# Portable mp3 direct hookup to Monsoon (Success!!!!)



## phatvw (Aug 29, 2001)

*Portable mp3 direct hookup to Monsoon via Blitzsafe adapter (Success!!!!)*

Just hooked up my portable RioVolt mp3 player to the Monsoon system in my 2001 GTI using the Blitzsafe VW/AUX input adapter. Works like a charm!
Price:
The adapter was $80 and the RioVolt was $150. Combined, thats about the same as an mp3/cd car deck, except I can take mine jogging, and I still get the use of a tape deck in my car.
Installation:
The AUX adapter plugs into the CD changer input on the back of the HU and breaks out to two RCA's and a ground wire. I plugged the RCA's into a 1/8 stereo "Y" adapter. I ran the power and audio cables for the RioVolt directly from the back of HU to the glove compartment. I didn't even have to drill any holes since there were already a few avaliable entrance points to the glove compartment. So, no messy wires except for a cigarette lighter 12V-4.5V transformer. Luckily the store I bought the adapter from ordered two units because the first one I tried was DOA. I don't know about Blitzsafe's reliability, but their packaging isn't very good.

What you need to do:
**A.** In the forum post about hooking up an mp3 player to the Monsoon system, how much did the adapter cost?
**B.** Sum up the forum post about hooking up an mp3 player to the Monsoon system in two sentences.
**C.** From the forum post about the Monsoon hookup, pull out word for word the part that opens with the words containing "## phatvw (Aug" and closes with "deck in my car.".
The lines after this point come from a separate source.

Given information:
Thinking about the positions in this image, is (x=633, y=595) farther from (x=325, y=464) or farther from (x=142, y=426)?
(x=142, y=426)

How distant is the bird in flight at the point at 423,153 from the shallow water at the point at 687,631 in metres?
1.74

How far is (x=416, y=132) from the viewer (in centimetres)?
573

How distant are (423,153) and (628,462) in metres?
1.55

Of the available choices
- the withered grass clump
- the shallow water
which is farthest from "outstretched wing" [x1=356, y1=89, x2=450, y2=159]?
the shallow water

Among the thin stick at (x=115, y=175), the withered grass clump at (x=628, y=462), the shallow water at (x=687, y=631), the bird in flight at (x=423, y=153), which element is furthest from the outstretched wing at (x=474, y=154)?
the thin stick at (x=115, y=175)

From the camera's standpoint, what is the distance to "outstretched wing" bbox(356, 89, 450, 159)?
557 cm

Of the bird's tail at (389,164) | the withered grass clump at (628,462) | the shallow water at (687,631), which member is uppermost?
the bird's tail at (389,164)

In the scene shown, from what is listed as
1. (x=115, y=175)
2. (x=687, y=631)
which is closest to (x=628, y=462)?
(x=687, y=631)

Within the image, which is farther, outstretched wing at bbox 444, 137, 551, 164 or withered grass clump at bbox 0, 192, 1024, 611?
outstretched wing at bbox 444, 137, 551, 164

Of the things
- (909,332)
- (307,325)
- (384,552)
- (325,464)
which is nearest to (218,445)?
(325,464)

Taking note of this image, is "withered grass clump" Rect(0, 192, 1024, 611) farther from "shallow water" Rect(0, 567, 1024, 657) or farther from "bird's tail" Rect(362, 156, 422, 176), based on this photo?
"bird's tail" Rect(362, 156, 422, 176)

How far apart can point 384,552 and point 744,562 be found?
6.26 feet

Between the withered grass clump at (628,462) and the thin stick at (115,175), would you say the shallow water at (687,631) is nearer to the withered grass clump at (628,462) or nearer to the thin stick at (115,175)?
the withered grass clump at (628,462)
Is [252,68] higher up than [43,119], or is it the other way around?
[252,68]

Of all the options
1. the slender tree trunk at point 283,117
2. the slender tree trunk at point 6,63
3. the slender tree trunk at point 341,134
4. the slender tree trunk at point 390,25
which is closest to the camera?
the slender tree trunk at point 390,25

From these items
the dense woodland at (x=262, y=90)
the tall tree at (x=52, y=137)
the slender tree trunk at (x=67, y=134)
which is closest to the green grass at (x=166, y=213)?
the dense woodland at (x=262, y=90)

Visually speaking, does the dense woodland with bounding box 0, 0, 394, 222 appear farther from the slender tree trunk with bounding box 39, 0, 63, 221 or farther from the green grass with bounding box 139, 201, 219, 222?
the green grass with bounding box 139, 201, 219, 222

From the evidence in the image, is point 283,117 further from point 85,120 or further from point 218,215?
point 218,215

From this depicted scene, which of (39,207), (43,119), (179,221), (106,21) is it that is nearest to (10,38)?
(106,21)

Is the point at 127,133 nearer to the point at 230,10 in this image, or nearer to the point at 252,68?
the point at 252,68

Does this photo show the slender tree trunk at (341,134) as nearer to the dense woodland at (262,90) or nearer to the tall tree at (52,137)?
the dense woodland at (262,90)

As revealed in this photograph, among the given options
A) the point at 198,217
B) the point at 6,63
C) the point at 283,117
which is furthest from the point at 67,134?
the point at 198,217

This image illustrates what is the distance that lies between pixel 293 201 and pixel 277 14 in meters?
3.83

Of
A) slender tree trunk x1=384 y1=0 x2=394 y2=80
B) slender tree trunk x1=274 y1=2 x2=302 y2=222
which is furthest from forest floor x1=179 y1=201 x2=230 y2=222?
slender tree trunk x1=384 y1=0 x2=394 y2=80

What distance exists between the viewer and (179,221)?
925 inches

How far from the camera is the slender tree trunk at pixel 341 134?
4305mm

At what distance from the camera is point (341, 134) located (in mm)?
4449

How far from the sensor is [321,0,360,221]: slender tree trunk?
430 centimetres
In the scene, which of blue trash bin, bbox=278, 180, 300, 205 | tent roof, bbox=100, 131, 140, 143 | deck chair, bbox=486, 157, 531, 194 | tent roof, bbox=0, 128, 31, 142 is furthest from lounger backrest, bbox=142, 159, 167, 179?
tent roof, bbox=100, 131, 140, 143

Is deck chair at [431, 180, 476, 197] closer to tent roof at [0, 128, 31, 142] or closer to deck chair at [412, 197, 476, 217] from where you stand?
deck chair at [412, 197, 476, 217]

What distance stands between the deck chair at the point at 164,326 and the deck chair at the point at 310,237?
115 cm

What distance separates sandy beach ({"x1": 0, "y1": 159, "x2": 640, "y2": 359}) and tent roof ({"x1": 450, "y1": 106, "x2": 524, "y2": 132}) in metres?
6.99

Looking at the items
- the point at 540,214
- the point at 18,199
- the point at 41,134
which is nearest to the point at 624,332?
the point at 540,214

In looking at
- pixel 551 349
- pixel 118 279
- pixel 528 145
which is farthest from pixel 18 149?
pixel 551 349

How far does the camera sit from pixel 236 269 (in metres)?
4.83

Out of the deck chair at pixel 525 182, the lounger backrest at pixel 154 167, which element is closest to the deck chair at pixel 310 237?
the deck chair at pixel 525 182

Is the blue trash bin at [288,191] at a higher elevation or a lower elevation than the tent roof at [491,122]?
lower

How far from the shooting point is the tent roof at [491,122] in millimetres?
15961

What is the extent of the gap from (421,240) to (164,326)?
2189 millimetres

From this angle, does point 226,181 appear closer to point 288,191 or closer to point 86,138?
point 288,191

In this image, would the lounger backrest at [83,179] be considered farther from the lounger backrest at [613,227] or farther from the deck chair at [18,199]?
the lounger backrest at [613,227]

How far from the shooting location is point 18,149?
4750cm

* * *

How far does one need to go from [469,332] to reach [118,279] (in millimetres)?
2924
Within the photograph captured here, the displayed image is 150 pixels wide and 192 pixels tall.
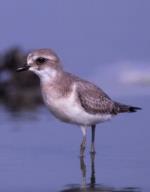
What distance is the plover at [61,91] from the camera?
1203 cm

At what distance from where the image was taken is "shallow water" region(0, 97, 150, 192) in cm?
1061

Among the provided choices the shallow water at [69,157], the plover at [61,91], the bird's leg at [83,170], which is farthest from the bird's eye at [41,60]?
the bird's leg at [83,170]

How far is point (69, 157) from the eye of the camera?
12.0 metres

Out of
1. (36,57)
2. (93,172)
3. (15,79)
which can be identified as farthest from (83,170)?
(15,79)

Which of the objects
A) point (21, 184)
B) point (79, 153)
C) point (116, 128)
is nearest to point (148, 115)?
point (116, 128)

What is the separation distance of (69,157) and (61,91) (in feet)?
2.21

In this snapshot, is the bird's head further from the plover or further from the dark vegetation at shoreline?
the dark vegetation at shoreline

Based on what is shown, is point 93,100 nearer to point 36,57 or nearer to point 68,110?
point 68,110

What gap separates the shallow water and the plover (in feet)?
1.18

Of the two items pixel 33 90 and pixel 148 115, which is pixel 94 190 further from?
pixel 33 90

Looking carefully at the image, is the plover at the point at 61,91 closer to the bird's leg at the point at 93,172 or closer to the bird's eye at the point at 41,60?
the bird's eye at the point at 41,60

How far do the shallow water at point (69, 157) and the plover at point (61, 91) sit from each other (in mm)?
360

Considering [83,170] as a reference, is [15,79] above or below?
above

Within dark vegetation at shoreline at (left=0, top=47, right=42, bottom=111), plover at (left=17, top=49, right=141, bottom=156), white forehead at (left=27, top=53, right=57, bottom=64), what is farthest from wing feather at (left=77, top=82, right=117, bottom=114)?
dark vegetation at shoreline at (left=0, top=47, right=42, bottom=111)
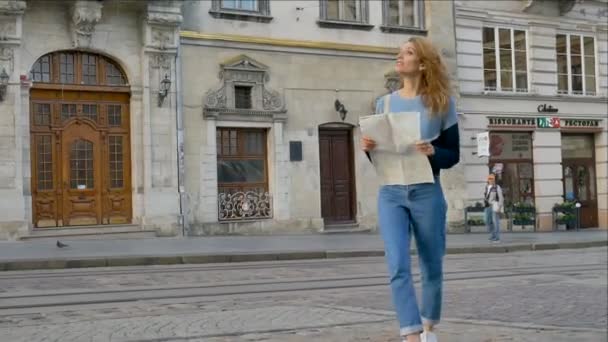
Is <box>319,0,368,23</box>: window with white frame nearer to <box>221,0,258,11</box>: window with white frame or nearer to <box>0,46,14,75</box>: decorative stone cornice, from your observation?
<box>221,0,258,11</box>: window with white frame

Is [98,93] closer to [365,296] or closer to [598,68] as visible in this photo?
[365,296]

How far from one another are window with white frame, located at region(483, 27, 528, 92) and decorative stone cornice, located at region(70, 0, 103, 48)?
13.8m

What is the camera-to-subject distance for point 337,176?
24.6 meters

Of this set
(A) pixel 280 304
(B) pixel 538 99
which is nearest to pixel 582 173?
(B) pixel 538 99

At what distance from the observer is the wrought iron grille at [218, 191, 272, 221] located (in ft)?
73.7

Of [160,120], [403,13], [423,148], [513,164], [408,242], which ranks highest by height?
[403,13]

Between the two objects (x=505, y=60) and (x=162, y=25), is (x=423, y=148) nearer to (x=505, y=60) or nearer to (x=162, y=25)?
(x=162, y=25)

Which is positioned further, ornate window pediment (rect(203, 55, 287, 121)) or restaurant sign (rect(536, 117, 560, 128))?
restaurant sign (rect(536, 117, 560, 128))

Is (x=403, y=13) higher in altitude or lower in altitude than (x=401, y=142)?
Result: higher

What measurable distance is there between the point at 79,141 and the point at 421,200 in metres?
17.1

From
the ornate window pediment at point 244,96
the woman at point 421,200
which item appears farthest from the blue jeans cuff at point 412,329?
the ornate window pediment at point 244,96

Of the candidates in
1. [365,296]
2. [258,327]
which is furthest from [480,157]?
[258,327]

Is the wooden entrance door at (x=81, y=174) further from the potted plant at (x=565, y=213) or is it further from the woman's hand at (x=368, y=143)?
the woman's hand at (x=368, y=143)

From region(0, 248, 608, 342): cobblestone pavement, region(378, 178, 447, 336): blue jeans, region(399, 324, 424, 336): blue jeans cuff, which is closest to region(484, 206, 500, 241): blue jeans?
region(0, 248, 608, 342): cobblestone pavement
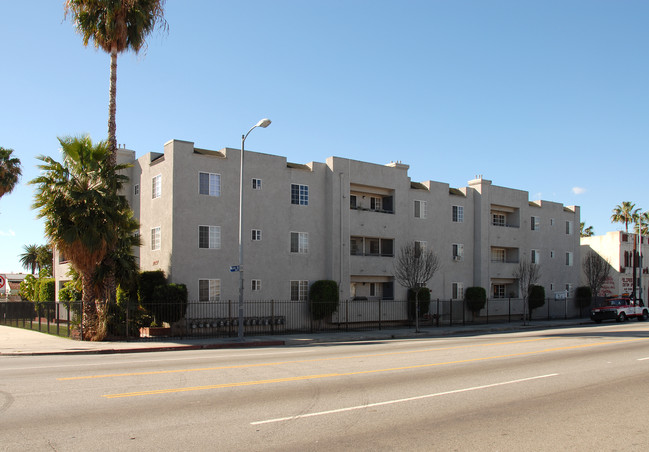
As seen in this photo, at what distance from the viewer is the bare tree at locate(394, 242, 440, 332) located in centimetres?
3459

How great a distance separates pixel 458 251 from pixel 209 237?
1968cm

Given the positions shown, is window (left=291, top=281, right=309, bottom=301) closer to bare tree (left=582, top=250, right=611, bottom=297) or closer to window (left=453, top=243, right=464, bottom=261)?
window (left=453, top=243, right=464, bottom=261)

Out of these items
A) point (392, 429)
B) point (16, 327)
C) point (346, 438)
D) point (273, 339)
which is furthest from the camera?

* * *

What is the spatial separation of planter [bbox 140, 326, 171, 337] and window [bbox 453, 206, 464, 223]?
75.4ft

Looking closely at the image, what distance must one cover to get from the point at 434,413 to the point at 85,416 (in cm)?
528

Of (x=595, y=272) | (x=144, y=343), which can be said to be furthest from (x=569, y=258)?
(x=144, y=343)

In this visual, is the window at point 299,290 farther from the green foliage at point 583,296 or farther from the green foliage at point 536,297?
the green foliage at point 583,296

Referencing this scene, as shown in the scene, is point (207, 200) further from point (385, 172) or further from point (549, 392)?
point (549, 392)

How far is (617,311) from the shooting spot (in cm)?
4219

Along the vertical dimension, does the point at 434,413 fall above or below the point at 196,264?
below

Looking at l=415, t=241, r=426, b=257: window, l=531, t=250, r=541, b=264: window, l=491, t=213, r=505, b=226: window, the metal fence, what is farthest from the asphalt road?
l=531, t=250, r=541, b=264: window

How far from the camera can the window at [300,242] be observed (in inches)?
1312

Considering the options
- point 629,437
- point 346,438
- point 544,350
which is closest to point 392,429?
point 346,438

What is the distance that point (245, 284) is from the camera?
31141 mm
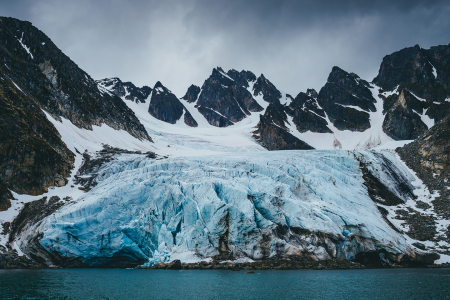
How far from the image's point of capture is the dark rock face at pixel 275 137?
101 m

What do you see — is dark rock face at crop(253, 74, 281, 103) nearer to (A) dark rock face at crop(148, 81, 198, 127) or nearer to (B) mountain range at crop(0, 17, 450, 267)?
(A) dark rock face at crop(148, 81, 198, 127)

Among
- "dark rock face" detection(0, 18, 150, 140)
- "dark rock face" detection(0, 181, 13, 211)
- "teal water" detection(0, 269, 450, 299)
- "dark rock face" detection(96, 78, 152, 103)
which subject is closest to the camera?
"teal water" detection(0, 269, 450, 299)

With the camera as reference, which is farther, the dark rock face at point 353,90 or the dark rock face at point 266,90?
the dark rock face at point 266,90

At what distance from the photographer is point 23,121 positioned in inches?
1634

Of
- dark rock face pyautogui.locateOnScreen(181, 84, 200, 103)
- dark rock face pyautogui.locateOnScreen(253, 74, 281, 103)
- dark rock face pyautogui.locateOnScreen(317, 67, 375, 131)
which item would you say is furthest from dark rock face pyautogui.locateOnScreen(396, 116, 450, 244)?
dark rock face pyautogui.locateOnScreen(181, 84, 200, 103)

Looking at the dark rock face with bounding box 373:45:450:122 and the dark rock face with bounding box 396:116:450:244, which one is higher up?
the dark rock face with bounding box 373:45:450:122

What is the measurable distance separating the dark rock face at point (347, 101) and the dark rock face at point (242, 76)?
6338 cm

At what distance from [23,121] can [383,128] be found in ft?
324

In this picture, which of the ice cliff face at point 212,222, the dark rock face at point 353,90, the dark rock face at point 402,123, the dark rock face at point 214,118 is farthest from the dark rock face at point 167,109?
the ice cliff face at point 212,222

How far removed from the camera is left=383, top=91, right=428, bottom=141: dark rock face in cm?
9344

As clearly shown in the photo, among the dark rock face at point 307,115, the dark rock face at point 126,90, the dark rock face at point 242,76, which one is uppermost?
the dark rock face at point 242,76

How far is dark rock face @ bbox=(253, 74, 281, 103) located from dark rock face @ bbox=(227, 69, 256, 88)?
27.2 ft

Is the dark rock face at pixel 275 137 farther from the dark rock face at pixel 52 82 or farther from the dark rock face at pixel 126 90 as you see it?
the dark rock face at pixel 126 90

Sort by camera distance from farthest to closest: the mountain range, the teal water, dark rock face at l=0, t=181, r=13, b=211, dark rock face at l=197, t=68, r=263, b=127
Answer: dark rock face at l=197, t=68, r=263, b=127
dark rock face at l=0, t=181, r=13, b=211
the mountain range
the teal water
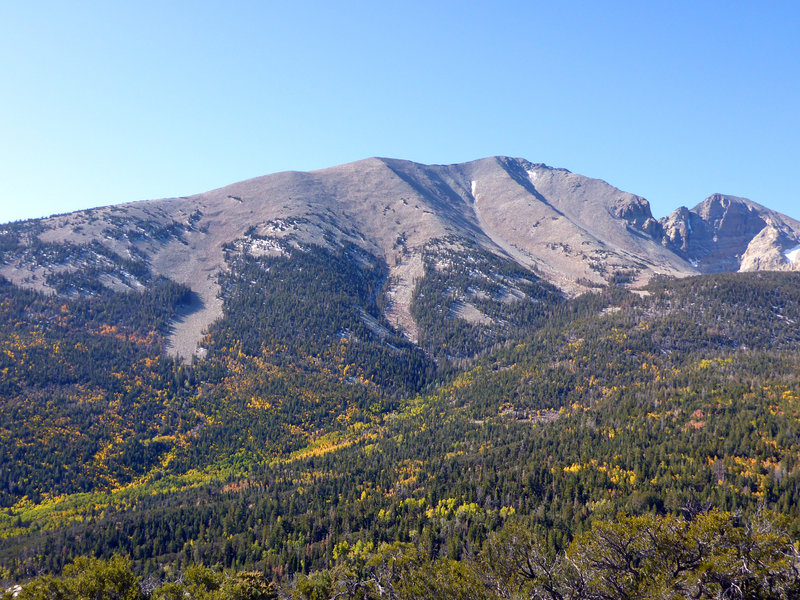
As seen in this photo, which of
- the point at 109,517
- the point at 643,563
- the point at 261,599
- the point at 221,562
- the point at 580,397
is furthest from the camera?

Final answers:
**A.** The adapter cost $80.

**B.** A 2001 GTI owner connected a portable RioVolt mp3 player to the car's Monsoon system with a Blitzsafe VW/AUX input adapter, which plugs into the CD changer input on the back of the head unit. The $80 adapter and $150 player together cost about as much as an mp3/cd car deck, and the cables run to the glove compartment without any drilling, though the first adapter tried was dead on arrival.

**C.**
## phatvw (Aug 29, 2001)

*Portable mp3 direct hookup to Monsoon via Blitzsafe adapter (Success!!!!)*

Just hooked up my portable RioVolt mp3 player to the Monsoon system in my 2001 GTI using the Blitzsafe VW/AUX input adapter. Works like a charm!
Price:
The adapter was $80 and the RioVolt was $150. Combined, thats about the same as an mp3/cd car deck, except I can take mine jogging, and I still get the use of a tape deck in my car.